Февраль. Завтра уже весна
Шрифт:
Алена Михайловна встретила гостей с цокотом, закатывая глазки – неохотно. Это был уже второй класс, который она набрала, но до сих пор уроки и выступления на публику давались ей с трудом.
Детишки угомонились и начался урок. Начался-то вроде бы неплохо, но, как оказалось, удачным из всего было только приветствие учителя классу, на всё остальное смотреть было можно, только испытывая испанский стыд перед детьми и коллегами. Завуч, отбрасывая свои чуть вьющиеся русые локоны с плеч, сидела достаточно спокойная, как будто не происходило никакого преступления против детей.
Хотя даже Оксана, опешив от смотримого, оторвалась от телефона и следила за ходом урока.
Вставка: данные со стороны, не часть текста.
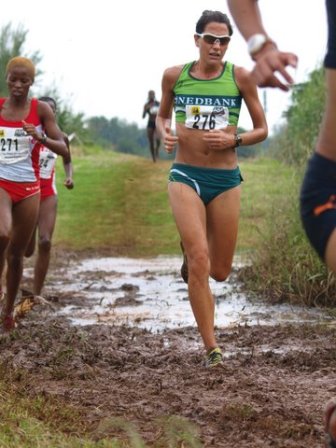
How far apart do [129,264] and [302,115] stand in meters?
16.8

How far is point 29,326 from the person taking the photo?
938 centimetres

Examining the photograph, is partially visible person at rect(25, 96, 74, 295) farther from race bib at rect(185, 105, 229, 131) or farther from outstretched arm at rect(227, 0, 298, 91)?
outstretched arm at rect(227, 0, 298, 91)

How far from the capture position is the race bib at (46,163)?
39.2 feet

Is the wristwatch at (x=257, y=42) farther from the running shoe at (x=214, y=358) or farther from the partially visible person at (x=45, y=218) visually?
the partially visible person at (x=45, y=218)

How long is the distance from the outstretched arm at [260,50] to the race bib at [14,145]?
527 centimetres

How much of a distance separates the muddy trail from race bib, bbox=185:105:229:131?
1547mm

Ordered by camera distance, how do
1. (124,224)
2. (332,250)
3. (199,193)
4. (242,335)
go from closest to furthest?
(332,250) → (199,193) → (242,335) → (124,224)

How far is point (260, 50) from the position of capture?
3.88 m

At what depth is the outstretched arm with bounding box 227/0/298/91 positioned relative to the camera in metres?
3.73

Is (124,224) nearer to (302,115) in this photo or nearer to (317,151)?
(302,115)

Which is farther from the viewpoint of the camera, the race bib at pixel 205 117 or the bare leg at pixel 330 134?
the race bib at pixel 205 117

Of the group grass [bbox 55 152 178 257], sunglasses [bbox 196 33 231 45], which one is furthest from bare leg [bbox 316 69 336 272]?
grass [bbox 55 152 178 257]

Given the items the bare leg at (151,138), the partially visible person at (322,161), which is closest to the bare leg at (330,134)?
the partially visible person at (322,161)

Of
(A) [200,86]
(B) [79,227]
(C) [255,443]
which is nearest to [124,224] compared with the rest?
(B) [79,227]
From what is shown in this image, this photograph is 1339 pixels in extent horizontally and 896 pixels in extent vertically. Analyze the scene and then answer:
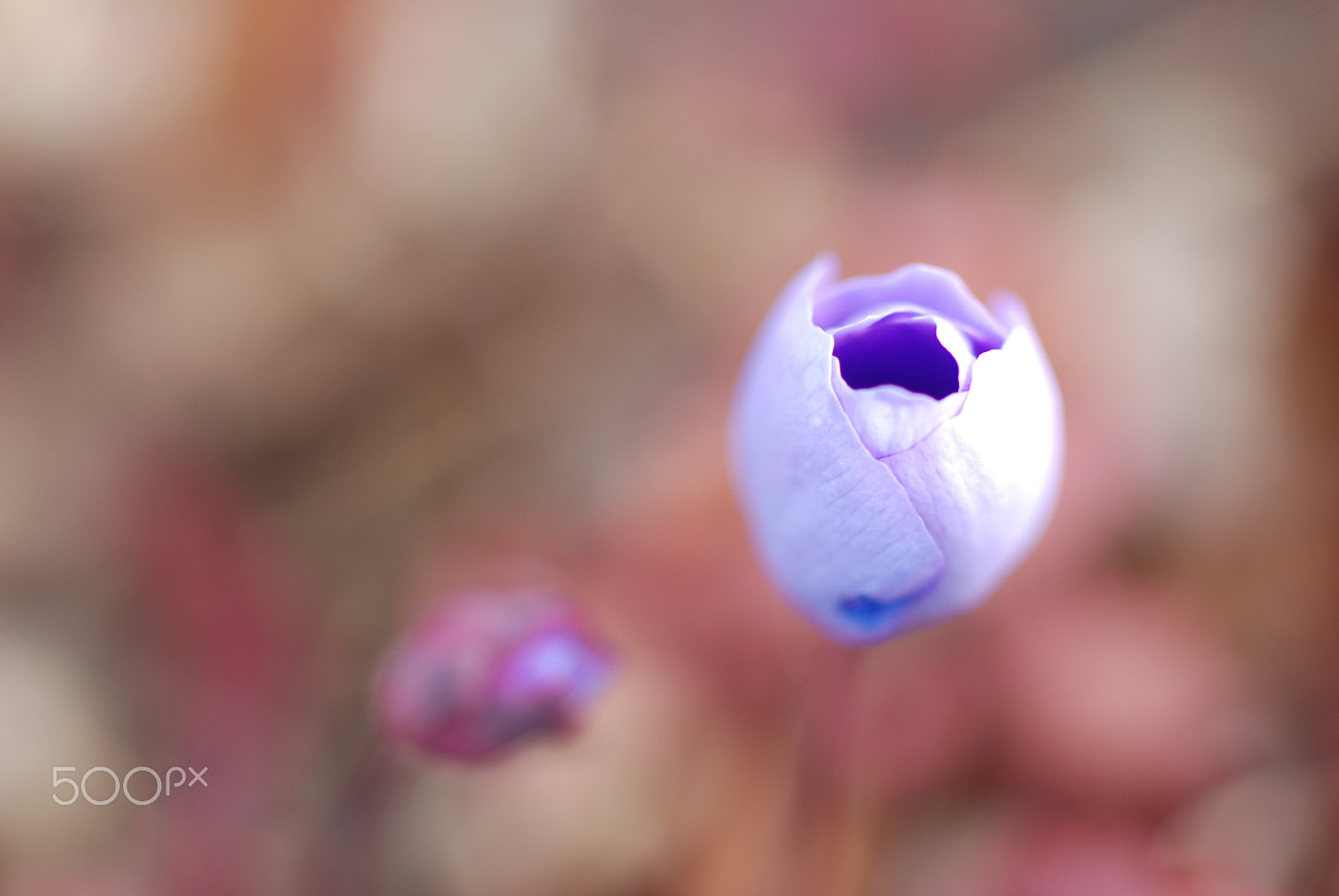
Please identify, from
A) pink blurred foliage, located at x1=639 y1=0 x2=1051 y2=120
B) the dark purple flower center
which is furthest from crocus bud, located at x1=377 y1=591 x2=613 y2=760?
pink blurred foliage, located at x1=639 y1=0 x2=1051 y2=120

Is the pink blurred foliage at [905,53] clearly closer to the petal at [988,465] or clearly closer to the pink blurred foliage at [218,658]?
the pink blurred foliage at [218,658]

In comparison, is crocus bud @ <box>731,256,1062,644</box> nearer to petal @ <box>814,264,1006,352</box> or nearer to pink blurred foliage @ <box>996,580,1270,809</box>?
petal @ <box>814,264,1006,352</box>

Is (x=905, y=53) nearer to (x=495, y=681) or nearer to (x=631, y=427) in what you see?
(x=631, y=427)

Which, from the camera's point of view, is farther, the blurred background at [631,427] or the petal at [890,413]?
the blurred background at [631,427]

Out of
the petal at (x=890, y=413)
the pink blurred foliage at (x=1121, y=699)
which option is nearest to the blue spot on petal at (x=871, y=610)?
the petal at (x=890, y=413)

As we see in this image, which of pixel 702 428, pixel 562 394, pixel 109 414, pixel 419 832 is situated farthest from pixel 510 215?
pixel 419 832

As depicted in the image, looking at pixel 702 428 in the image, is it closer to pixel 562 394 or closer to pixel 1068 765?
pixel 562 394

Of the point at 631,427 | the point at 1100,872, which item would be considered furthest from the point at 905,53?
the point at 1100,872

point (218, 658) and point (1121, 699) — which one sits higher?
point (218, 658)
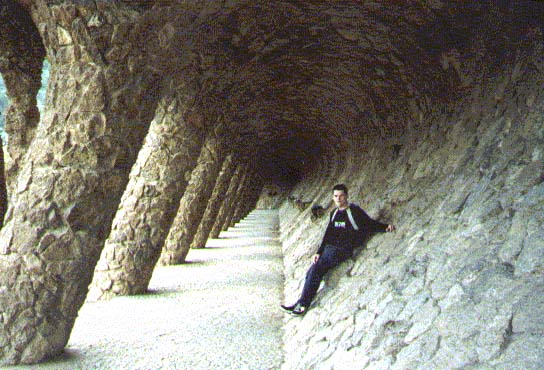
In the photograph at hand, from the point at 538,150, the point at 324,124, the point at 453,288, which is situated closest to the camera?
the point at 453,288

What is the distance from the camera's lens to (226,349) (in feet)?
15.6

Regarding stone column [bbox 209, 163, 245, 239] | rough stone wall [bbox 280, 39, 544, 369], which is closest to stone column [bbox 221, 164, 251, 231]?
stone column [bbox 209, 163, 245, 239]

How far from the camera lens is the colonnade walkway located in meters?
4.46

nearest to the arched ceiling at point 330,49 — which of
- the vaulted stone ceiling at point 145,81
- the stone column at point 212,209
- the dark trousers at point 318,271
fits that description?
the vaulted stone ceiling at point 145,81

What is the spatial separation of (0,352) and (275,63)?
520 centimetres

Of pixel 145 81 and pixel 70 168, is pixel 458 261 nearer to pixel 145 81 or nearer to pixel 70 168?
pixel 145 81

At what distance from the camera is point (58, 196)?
13.9 ft

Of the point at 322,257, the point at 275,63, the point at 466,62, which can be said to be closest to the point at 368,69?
the point at 275,63

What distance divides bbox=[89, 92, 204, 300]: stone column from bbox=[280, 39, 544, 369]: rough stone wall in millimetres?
3101

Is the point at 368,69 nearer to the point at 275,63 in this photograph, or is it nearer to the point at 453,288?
the point at 275,63

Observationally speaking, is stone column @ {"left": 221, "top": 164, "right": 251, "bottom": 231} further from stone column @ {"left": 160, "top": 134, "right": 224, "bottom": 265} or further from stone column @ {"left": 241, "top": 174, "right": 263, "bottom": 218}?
stone column @ {"left": 160, "top": 134, "right": 224, "bottom": 265}

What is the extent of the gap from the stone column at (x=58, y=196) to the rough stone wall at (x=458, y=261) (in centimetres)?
207

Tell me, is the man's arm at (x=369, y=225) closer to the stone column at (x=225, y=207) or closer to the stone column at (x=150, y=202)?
the stone column at (x=150, y=202)

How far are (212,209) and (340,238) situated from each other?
27.9 ft
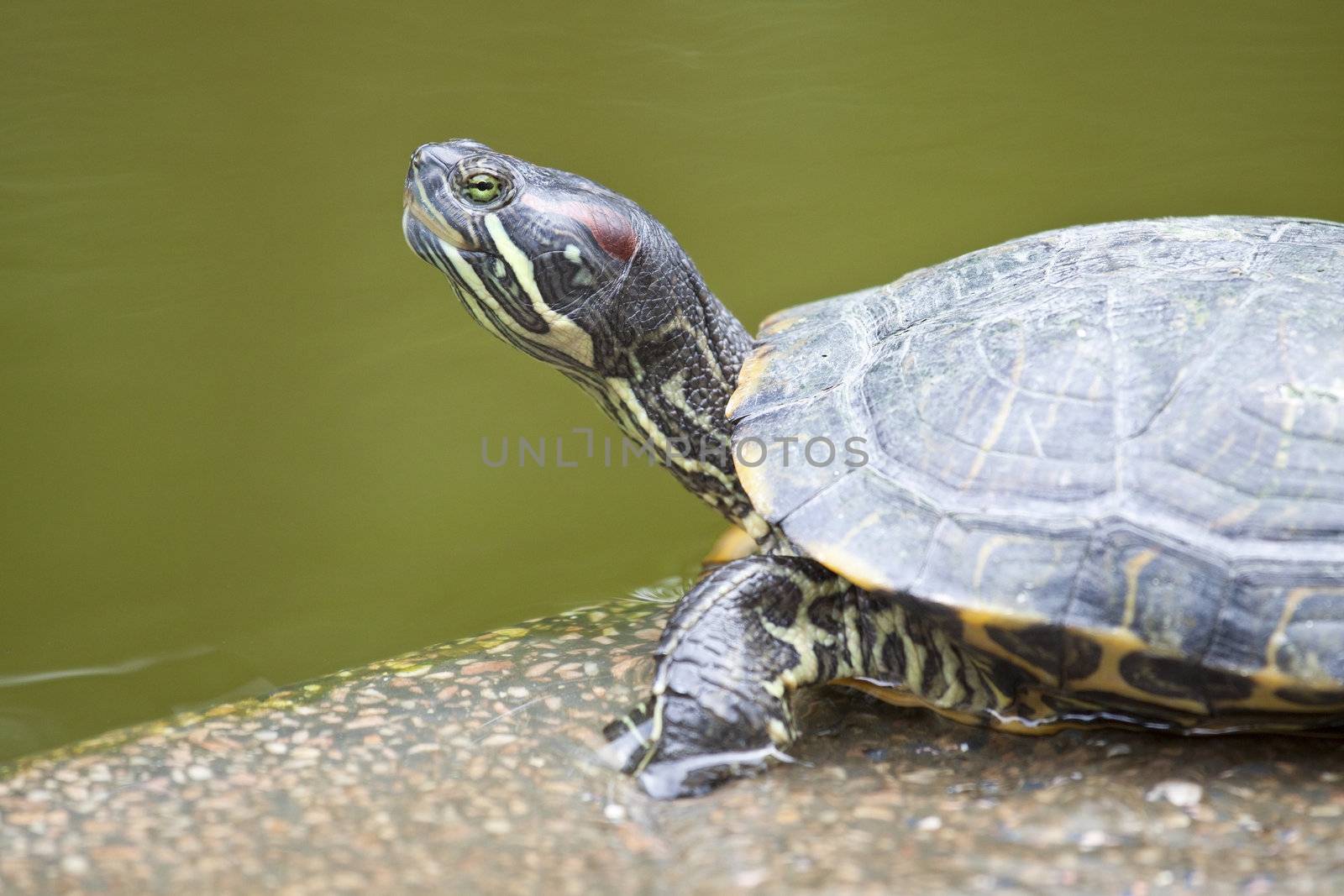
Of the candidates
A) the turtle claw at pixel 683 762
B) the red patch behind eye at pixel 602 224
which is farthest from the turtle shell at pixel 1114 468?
the red patch behind eye at pixel 602 224

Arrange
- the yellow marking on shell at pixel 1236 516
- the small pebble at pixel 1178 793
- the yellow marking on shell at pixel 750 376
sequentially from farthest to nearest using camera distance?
the yellow marking on shell at pixel 750 376
the yellow marking on shell at pixel 1236 516
the small pebble at pixel 1178 793

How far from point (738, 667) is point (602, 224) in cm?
130

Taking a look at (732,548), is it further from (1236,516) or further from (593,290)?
Answer: (1236,516)

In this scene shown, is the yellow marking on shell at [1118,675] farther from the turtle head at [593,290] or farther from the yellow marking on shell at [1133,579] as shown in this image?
the turtle head at [593,290]

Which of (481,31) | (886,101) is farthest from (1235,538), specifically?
(481,31)

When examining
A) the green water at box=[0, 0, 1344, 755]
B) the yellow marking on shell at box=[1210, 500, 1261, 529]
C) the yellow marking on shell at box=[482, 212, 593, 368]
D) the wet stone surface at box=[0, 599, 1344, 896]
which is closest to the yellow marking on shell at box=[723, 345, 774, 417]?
the yellow marking on shell at box=[482, 212, 593, 368]

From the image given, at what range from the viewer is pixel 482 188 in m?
3.14

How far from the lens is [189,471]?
437 cm

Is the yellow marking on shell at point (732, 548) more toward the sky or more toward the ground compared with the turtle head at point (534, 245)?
more toward the ground

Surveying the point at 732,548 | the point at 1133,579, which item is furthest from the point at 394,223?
the point at 1133,579

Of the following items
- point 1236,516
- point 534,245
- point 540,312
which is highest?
point 534,245

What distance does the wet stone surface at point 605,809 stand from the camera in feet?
7.11

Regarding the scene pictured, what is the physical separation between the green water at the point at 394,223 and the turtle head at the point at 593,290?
753 mm

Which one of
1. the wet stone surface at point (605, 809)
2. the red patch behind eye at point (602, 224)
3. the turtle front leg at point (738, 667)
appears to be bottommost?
the wet stone surface at point (605, 809)
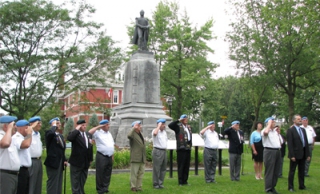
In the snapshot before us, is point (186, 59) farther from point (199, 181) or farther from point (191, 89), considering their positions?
point (199, 181)

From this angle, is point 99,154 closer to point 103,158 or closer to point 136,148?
point 103,158

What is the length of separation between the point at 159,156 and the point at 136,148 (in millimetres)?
910

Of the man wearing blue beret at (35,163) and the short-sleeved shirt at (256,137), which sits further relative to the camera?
the short-sleeved shirt at (256,137)

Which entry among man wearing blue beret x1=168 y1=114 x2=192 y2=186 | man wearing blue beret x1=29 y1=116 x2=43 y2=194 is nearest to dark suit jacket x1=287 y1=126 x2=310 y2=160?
man wearing blue beret x1=168 y1=114 x2=192 y2=186

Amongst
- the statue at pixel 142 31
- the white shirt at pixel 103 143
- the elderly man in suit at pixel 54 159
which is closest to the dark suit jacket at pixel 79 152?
the elderly man in suit at pixel 54 159

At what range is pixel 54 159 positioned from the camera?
8531mm

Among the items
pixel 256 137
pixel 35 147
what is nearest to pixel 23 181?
pixel 35 147

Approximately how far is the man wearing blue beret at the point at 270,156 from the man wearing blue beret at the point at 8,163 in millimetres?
6193

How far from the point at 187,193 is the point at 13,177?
192 inches

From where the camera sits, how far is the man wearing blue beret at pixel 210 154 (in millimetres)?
11811

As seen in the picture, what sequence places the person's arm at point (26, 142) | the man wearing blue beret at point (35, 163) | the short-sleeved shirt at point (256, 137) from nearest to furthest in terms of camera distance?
the person's arm at point (26, 142) < the man wearing blue beret at point (35, 163) < the short-sleeved shirt at point (256, 137)

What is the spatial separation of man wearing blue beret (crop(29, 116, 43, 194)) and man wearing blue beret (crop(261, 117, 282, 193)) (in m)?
5.56

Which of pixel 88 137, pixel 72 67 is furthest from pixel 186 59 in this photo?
pixel 88 137

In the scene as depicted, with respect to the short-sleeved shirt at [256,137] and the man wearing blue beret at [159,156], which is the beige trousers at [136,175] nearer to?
the man wearing blue beret at [159,156]
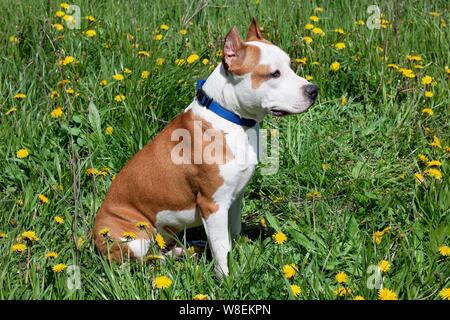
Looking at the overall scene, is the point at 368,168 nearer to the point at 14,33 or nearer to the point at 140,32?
the point at 140,32

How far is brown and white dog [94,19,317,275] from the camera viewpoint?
11.2 ft

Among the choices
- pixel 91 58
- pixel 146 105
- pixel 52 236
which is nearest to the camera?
pixel 52 236

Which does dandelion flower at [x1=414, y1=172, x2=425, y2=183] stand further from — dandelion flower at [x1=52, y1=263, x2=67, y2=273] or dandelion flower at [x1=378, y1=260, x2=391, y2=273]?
dandelion flower at [x1=52, y1=263, x2=67, y2=273]

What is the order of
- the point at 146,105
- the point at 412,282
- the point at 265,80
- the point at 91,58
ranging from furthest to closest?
the point at 91,58 → the point at 146,105 → the point at 265,80 → the point at 412,282

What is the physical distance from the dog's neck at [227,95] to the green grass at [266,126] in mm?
608

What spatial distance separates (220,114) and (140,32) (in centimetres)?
199

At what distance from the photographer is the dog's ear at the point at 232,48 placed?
133 inches

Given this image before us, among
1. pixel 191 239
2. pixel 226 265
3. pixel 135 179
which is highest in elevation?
pixel 135 179

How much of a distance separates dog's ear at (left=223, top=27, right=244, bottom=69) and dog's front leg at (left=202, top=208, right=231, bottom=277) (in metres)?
0.72

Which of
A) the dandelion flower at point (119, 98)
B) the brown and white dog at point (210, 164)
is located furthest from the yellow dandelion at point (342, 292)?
the dandelion flower at point (119, 98)

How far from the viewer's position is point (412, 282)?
9.85ft

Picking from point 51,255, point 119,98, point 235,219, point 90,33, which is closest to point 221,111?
point 235,219

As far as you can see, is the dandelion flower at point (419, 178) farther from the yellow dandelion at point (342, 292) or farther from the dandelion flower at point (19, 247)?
the dandelion flower at point (19, 247)

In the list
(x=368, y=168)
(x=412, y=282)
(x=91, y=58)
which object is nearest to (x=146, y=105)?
(x=91, y=58)
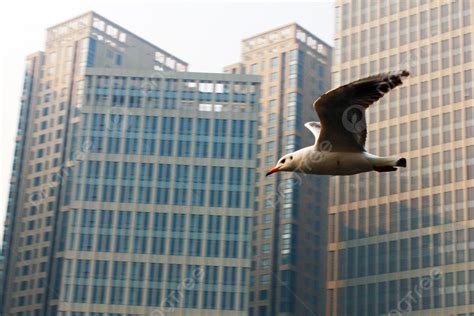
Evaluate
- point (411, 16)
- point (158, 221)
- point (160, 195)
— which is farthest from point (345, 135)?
point (411, 16)

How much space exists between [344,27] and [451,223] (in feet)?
Result: 126

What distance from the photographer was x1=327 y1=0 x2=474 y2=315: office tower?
12875 cm

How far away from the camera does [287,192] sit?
167500 millimetres

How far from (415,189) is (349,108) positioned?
112526mm

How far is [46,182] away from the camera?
6983 inches

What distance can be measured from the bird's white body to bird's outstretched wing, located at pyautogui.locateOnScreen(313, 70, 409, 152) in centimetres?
23

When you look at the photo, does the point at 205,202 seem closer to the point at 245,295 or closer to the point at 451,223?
the point at 245,295

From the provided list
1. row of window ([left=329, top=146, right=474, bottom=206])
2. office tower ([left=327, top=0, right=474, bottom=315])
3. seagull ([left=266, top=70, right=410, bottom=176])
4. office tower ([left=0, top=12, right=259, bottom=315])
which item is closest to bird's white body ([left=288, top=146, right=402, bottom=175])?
seagull ([left=266, top=70, right=410, bottom=176])

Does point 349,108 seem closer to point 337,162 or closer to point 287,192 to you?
point 337,162

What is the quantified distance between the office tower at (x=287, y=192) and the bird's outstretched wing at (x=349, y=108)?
13558 centimetres

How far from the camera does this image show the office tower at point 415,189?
422 ft

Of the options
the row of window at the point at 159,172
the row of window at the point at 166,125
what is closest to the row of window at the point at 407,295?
the row of window at the point at 159,172

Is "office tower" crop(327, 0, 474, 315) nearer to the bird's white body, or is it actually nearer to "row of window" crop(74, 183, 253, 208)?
"row of window" crop(74, 183, 253, 208)

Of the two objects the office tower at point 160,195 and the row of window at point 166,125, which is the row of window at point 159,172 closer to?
the office tower at point 160,195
– Вот вам и курсы, – вздохнула Регина
В завершении этого дня, физик, находясь под впечатлением всех произошедших событий, быстренько накатал недвусмысленного содержания статейку в "Подслушано в нашем городе", где в ироническом тоне описал "один день из жизни учителя". Упомянул там и про списанное оборудование, которое волшебным образом превратилось в новейшее, и про перепечатки грамот для аттестации, и про уроки неквалифицированных педагогинь. Статейку тут же опубликовали, полгорода моментом отлайкали, а на следующий день, как только физик пришел на работу, секретарь Ирина, увидев его, пискнула из глубины коридора:
– Юрий Алексеевич, к директору зовут.
Там физику вынесли выговор.
– За что? – возмутился он, – оборудования нового нет, педагоги такое творят – документы подтасовывают, а выговор мне?
– У вас доказательства, Юрий Алексеевич, имеются, если вы такое утверждаете, – Парировала по -деловому директор.
– Да это ж все, весь коллектив видит. Я и предположить не мог, что такое в стенах школы....
– Как бы не было, – перебила Людмила Михайловна физика, – мне скандалы в школе не нужны! И статью свою....
– Правдивую! – Вклинился физик.
– Мерзкую! – Кричала директор, – Уберите!
Юрий Алексеевич хотел что-то возразить, но Людмила Михайловна предупреждающе подняла руку:
– Ещё раз подобная выходка, Юрий Алексеевич, и я покажу вам на дверь! – Подвела она итог их беседы.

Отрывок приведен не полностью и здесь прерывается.